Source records
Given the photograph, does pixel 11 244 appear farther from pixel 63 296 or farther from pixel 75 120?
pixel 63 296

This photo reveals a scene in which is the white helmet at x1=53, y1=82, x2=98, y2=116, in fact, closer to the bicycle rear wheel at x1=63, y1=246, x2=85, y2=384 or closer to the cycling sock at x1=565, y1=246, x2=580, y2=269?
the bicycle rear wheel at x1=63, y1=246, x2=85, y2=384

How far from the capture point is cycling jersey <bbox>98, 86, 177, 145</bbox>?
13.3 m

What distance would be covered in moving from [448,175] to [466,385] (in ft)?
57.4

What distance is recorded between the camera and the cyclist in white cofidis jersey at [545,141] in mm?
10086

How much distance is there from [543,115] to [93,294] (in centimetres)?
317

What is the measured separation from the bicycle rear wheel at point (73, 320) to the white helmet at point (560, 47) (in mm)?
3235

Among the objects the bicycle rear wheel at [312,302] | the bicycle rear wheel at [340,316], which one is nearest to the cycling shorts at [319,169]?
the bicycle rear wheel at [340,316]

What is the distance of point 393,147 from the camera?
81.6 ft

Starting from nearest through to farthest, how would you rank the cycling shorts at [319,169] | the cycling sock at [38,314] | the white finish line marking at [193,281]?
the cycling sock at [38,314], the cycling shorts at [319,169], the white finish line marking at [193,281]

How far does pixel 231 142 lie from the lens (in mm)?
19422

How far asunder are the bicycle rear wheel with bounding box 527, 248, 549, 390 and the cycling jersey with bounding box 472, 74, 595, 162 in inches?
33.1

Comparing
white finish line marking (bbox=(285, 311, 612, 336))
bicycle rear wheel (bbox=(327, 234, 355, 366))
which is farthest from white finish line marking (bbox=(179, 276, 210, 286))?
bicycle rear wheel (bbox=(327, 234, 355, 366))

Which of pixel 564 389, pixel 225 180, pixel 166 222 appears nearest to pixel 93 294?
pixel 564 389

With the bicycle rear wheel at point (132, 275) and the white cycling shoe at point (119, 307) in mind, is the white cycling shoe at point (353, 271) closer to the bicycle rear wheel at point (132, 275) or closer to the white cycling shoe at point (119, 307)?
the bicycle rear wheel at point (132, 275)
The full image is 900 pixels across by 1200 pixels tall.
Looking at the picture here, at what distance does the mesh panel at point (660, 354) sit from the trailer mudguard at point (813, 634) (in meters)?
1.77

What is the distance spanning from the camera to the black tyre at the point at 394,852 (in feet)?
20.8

What the task requires :: Render the records as a Markdown table with the columns Row and Line, starting at the line that contains "The full image" and ending at the last line of the records. Number each row, and skip blank lines.

Result of the exercise ::
| Row | Line |
|---|---|
| 1 | The full image is 900 pixels across by 1200 pixels tall. |
| 2 | Looking at the picture here, at what distance does the mesh panel at point (660, 354) sit from the trailer mudguard at point (813, 634) (in meters)? |
| 3 | 1.77 |
| 4 | What is the distance spanning from the camera to the black tyre at the point at 394,852 (in feet)? |
| 5 | 20.8 |